Selain itu, Bahlil juga menilai, klaim Departemen Ketenagakerjaan Amerika Serikat (AS) atau US Department of Labour (US DOL) terhadap praktik kerja paksa yang dialami oleh warga negara asing (WNA) asal Cina adalah hal tak berdasar dan belum terbukti kebenarannya. Bahkan, dia menilai pertanyaan terkait indikasi adanya praktik kerja paksa hanya akan membuat nama Indonesia di mata dunia tercoreng.

“Jangan pro asing kami. Harus memberitakan sesuatu yang fakta, jangan (menjadikan pertanyaan ini sebagai) persepsi negatif bagi bangsa kita. Nggak ada. Sayang-sayang negara kalian lah, kita kan punya nasionalisme,” tukas Ketua Umum Partai Golongan Karya (Golkar) tersebut.

Sementara itu, sebelumnya US DOL telah menuduh Indonesia melakukan praktik kerja paksa dalam industri Pertambangan dan pengolahan nikel. Tudingan tersebut didasarkan pada Laporan 2024 List of Goods Produced by Child Labour, yang mengungkap adanya praktik kerja paksa di wilayah-wilayah tambang yang dikuasai investor Cina, yaitu di Sulawesi Tengah dan Sulawesi Tenggara.

“Pekerja secara teratur mengalami penyitaan paspor oleh pemberi kerja dan mengalami pemotongan upah secara sewenang-wenang, serta kekerasan fisik dan verbal sebagai bentuk hukuman,” tulis Laporan tersebut, dikutip Selasa (8/9/2024).

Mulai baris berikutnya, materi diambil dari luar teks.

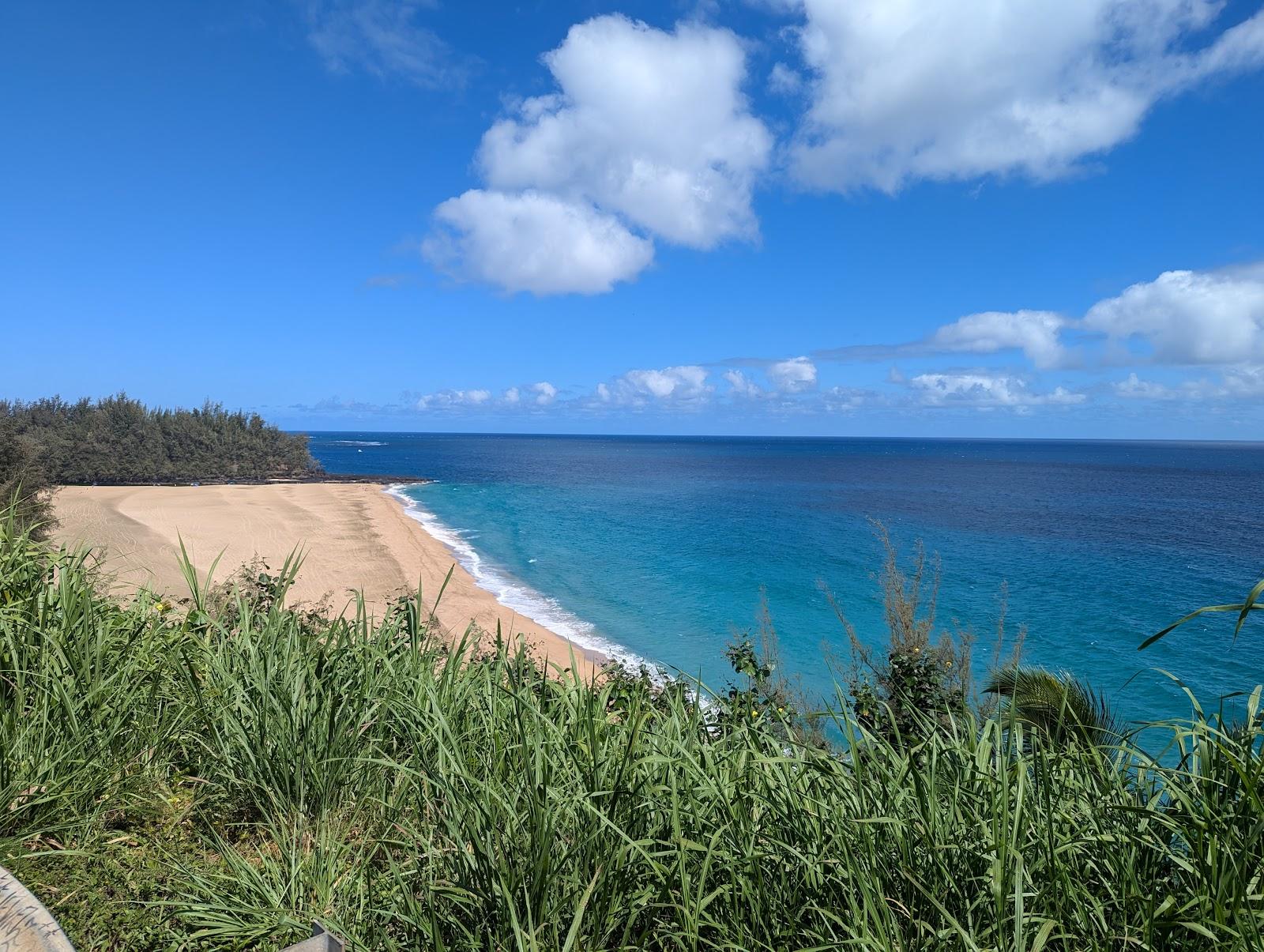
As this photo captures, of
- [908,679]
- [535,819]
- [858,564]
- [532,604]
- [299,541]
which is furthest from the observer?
[858,564]

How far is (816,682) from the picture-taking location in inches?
656

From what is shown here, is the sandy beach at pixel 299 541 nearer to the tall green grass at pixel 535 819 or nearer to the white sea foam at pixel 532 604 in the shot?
the white sea foam at pixel 532 604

Selain itu, para pekerja asal Cina tersebut juga mengalami pembatasan pergerakan, isolasi, pengawasan secara terus-menerus, hingga kerja lembur paksa.

Senada dengan Bahlil, Direktur Eksekutif Asosiasi Penambang Indonesia atau Indonesia Mining Association (IMA), Hendra Sinadia, juga memastikan tak ada praktik kerja paksa yang dilakukan anggotanya. Sebaliknya, dia memastikan dalam kerja industri nikel, anggotanya telah memasukkan aspek hak asasi manusia (HAM) dalam Perjanjian Kerja Bersama dengan para pekerja yang mereka rekrut.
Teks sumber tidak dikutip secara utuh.